Leçon 21- De l’utilité des mots devant l’Éternel

Je suis partie pour mieux revenir.

Il y exactement 54 jours que je n’ai rien écrit ici. Rien. Niet. Pas un soupir, un mot, un espoir. Personne ne l’a remarqué, mais c’est tant mieux (la liberté n’a pas de prix).

J’y ai pensé tous les jours cependant. J’imagine que je voulais repousser les limites. Mes limites. Voir qu’un blogue ne sert à rien si personne ne le lit, commente, partage; si personne ne l’écrit… Et le temps, à son manque plutôt, à quoi bon le pointer du doigt, si l’espoir et l’envie ne sont plus.

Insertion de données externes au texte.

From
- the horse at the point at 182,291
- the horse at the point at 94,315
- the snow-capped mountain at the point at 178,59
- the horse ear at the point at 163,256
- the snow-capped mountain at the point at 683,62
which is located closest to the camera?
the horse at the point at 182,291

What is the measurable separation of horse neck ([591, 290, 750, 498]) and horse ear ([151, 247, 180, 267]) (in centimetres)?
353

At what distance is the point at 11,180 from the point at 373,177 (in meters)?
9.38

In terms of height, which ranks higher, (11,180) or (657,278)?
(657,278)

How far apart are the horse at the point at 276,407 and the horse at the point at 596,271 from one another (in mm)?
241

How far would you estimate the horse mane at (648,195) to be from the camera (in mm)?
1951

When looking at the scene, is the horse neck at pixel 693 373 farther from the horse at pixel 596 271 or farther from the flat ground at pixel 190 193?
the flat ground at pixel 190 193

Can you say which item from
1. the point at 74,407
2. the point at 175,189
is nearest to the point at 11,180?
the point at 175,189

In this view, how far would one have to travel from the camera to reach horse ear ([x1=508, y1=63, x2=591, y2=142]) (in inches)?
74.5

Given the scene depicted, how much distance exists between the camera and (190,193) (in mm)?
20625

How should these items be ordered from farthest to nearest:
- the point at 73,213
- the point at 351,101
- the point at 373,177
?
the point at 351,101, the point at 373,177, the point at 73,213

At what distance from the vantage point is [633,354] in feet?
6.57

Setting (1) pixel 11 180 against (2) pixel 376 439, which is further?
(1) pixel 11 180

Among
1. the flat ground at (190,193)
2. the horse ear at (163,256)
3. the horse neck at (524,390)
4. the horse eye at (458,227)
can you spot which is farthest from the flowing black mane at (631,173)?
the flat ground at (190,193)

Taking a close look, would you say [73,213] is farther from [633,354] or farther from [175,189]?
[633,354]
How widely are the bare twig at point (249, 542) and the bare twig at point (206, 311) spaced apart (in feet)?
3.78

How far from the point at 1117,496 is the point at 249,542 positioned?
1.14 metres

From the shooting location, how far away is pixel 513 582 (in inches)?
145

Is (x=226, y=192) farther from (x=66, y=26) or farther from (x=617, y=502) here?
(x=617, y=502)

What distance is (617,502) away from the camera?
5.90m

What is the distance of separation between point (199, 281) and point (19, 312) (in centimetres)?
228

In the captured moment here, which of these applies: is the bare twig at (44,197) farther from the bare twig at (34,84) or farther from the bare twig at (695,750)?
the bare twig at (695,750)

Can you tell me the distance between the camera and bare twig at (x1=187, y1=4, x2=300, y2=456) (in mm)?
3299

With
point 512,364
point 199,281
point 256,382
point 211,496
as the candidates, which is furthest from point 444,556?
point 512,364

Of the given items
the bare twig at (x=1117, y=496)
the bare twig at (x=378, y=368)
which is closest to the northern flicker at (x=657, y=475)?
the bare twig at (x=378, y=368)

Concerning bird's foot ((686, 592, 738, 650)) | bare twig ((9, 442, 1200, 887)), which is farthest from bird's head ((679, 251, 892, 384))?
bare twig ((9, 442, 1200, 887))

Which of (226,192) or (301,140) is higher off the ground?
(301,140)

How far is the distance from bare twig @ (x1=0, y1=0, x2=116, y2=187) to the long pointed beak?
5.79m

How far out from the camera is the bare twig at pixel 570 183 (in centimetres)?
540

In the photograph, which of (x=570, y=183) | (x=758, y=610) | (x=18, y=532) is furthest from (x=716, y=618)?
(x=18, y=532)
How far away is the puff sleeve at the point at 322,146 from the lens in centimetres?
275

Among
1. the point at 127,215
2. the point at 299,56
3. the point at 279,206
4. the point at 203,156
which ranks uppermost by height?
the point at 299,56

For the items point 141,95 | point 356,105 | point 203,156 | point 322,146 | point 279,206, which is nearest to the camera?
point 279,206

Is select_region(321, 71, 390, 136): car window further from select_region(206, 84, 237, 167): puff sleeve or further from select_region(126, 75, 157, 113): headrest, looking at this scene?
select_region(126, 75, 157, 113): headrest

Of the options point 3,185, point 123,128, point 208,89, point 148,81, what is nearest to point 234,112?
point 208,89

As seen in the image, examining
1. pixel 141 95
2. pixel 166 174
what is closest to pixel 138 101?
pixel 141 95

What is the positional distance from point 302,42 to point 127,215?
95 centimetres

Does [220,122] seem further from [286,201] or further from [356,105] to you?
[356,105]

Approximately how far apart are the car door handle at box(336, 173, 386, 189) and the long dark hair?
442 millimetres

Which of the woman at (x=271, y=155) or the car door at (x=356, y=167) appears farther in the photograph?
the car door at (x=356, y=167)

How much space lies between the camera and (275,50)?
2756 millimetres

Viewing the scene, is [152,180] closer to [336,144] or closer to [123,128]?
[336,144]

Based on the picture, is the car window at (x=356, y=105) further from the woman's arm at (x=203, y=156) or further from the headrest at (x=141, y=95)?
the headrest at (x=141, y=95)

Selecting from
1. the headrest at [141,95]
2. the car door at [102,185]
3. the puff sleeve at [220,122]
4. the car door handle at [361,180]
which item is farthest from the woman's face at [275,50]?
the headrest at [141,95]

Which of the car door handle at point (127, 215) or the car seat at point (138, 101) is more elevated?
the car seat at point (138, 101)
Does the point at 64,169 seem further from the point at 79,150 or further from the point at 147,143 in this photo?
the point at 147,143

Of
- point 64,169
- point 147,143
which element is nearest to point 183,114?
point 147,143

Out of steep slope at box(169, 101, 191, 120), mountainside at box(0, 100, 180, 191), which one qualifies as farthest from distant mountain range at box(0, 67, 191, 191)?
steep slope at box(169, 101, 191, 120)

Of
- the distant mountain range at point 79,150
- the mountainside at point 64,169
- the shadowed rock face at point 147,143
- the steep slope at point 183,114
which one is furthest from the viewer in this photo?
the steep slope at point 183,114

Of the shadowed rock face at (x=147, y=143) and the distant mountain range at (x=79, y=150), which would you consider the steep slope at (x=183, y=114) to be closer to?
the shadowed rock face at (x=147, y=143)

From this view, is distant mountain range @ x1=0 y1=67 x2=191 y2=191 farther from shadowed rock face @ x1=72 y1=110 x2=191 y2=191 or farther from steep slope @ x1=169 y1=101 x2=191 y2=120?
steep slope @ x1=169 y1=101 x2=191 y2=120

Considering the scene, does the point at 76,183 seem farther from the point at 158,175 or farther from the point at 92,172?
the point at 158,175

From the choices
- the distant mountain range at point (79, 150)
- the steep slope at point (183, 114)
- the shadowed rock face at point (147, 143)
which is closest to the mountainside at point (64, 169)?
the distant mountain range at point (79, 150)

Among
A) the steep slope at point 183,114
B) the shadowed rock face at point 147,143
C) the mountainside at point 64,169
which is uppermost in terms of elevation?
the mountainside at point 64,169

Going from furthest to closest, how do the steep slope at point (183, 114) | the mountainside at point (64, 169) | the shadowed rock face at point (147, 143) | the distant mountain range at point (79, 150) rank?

Voulais-je comprendre mes gestes, mes réflexions, mes réflexes d’écriture, de lecture? Faire comme si de rien n’était, alors que je savais très bien ce que je faisais (c’est-à-dire rien)?

Voulais-je réfléchir à la nécessité de l’écriture? Je n’en sais rien. Mais je sais toutefois que je ne serais rien sans l’écriture, les mots, la page blanche, les idées qui se bousculent et que l’on doit organiser. La ligne est mince entre la fiction et la réalité, et il me semble que je suis cette courroie de suspension qui ne retient plus grand-chose.

Mes derniers textes étaient un hommage à ces écrivains que j’aime, que je lis, que je côtoie parfois et qui me surprennent toujours.

Tant d’autres ont la plume agile. Savent raconter, défricher, surprendre, entendre. Bertrand Laverdure s’est surpassé dans son texte Je ne suis rien avant la #manifencours. L’un des meilleurs textes qu’il m’a été donné de lire depuis sur le conflit étudiant.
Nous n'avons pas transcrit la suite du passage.